TASK GOAL
According to the essay about returning to clothes, when were people in the Czech Republic told they had to wear masks whenever they stepped outside?

DOCUMENT TEXT
BEGIN

The Return to Clothes


So, I’m not sure if you’ve been paying attention but there’s been a global deadly pandemic and it seems to have ushered in utter social chaos. In the first place, this is exactly what millions of people had in mind the moment they learned that Donald Trump had become president. So we haven’t been disappointed. Secondly, it has proven to us that, without a fraction of a doubt, we are surrounded by major cunts who can’t be bothered to wear masks. And most of those cunts worship an incompetent fuckwit who can’t drink water correctly.

In the good ole Czech Republic, we were told in mid-March that we had to wear masks anytime we stepped outside. We did that. I learned to flirt with the checkout person just using a series of blinks and eyebrow formations. I stopped after she asked me if I needed her to call 112 (911). Now, after three months, we are basically back to normal(ish).

There was a period of social readjustment wherein people had to relearn to speak to people they don’t live with. Waiters had to relearn the arts of passive aggressive customer service. We had to learn how to discern normal people from ninjas. Now, most people have mostly stopped staring at others in confusion. Men prance around in socks and sandals, women sit nearby wondering how they ended up with men who prance around in socks under sandals. All is well. For the most part.

However, there is a downside. Yesterday, I went to a beer garden in the center to meet a friend. As I was about to walk out the door, I realized that for essentially the first time in three months I had to put on actual pants and shoes. As we’re most certainly the only group of humans to ever gain weight during an apocalypse, this is a multilayered issue.

Now, don’t get me wrong. Had I to choose between a civilization-changing, globally-disruptive pandemic and not having one, I’d definitely go for not having one. Obvs. But, I won’t lie that it’s had some benefits for my extreme distaste for wardrobe entities that I don’t like wearing: belted pants, socks, and shoes.

In the first place, and let me say this unequivocally, fuck pants. How we were ever duped into willingly and daily wrapping a constrictive article of clothing around the part of our body that expands from too many hotdogs and then fastening it there with leather is beyond me. Though I haven’t read the bible since a bad mushroom trip about 25 years ago, I am fairly certain that this pants gig is part of the itemized list of fallout factors for Adam eating that stupid apple. Before that he just wore nothing or muumuus. His junk was free to roam and swing. It wasn’t bunched up against his leg and there was probably a benefit of not dribbling pee when he’d had a few pivos.

END

SUPPLIED DATA

BEGIN

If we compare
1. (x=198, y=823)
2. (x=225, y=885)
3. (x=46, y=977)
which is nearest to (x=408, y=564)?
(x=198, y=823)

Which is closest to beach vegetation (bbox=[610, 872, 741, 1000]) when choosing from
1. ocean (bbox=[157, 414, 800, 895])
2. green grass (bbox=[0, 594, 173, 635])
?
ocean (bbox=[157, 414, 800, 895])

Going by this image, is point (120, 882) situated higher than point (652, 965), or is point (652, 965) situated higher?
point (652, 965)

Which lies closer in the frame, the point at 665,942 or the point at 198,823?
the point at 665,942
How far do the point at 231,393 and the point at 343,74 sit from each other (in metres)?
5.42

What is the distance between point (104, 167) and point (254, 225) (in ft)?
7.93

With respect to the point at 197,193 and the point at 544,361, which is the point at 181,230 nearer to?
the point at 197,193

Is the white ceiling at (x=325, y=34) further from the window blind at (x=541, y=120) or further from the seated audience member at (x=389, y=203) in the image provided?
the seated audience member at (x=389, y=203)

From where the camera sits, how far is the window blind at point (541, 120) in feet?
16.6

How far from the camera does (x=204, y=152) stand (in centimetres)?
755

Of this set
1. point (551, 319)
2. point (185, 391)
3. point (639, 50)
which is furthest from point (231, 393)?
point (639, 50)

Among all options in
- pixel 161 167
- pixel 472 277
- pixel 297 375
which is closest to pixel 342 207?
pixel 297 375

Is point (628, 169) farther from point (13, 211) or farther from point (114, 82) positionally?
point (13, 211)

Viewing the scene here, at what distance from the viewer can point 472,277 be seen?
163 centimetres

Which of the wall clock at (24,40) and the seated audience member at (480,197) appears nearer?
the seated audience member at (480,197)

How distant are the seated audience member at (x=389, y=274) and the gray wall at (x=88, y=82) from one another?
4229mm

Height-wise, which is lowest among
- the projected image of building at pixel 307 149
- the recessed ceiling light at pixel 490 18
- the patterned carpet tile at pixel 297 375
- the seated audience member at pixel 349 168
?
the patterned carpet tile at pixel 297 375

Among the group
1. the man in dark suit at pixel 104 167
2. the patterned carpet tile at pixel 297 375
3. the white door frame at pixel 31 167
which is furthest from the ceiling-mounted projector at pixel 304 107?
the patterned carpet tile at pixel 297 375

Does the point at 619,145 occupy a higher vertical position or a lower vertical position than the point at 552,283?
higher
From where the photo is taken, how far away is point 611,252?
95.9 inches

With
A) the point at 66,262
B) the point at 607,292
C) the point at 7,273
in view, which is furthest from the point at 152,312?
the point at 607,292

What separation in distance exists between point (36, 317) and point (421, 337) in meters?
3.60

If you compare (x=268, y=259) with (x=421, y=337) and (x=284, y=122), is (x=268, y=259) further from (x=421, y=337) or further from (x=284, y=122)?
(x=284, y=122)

END
BEGIN

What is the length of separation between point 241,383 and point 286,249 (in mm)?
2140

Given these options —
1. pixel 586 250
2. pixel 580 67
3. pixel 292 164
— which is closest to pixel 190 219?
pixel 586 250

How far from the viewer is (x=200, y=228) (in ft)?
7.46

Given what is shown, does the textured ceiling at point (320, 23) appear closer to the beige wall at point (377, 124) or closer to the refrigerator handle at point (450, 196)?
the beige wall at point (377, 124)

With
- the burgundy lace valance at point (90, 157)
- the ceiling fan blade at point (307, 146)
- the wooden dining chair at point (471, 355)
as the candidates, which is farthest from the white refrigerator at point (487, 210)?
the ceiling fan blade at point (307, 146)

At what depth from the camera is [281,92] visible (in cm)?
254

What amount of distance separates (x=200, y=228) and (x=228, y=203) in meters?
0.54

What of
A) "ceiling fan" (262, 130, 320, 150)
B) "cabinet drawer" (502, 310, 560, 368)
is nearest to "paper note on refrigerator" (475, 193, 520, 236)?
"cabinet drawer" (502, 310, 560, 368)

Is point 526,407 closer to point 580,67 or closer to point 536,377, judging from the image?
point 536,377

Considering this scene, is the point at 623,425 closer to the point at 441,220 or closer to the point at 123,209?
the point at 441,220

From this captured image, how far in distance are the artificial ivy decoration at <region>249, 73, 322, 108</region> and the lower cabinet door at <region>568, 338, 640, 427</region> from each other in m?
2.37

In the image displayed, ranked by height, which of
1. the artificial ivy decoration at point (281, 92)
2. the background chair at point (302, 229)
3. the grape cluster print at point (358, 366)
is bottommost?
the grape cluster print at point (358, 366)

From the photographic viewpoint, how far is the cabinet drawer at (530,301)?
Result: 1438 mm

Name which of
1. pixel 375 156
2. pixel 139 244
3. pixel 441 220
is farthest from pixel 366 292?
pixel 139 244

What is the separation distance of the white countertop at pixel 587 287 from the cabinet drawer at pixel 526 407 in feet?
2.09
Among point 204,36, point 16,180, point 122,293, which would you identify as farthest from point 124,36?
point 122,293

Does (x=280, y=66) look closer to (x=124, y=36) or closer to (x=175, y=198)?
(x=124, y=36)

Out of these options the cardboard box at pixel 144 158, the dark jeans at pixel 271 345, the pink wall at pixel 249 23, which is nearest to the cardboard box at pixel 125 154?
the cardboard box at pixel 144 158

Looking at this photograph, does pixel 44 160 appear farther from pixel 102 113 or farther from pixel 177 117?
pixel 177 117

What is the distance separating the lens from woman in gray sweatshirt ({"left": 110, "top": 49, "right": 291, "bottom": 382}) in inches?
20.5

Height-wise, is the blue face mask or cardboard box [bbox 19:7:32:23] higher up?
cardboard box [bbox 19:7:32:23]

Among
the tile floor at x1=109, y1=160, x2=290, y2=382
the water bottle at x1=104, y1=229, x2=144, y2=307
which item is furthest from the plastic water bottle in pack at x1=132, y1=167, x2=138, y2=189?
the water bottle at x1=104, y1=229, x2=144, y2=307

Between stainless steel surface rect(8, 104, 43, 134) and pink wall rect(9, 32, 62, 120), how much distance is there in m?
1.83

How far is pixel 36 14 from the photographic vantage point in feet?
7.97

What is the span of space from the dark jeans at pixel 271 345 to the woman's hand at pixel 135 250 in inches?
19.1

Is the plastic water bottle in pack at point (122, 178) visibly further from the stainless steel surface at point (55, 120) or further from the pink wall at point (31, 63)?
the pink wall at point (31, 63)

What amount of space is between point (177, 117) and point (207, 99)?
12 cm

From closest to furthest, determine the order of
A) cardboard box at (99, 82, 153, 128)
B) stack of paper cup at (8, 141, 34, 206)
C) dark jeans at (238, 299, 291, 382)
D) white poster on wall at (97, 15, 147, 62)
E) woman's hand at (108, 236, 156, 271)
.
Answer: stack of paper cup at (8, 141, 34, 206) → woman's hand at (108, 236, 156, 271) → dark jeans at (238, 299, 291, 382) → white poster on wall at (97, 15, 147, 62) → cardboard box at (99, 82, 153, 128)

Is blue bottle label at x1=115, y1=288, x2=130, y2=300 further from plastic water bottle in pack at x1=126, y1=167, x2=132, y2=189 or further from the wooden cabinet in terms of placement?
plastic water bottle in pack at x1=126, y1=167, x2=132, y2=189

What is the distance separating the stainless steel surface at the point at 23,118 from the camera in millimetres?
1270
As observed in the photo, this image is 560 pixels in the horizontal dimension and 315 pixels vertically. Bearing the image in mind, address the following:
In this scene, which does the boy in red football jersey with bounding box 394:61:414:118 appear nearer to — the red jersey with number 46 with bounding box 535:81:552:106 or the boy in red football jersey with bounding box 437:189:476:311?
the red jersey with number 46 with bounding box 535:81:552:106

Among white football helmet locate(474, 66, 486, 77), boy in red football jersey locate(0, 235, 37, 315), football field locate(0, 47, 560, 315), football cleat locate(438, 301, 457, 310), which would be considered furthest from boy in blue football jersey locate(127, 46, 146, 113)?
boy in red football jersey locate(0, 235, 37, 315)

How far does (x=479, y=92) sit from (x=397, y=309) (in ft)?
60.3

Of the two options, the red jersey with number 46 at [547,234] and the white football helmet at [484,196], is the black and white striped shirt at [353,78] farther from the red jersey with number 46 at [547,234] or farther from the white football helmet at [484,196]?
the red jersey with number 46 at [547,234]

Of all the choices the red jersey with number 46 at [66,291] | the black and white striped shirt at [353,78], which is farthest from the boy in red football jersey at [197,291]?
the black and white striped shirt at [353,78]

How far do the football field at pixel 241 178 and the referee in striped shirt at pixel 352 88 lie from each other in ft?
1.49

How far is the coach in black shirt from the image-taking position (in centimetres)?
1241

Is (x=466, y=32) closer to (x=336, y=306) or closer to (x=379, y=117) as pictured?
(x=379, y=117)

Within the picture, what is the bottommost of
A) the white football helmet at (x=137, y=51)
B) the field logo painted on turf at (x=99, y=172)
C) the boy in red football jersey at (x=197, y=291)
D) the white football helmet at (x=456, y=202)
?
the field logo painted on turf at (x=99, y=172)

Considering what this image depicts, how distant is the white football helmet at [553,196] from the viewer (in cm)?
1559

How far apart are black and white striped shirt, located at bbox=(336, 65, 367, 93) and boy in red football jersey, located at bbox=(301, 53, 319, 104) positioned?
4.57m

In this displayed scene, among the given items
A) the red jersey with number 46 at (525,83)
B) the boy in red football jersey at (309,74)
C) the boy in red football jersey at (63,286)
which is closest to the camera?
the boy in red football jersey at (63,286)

END

RESPONSE BOX
In mid-March.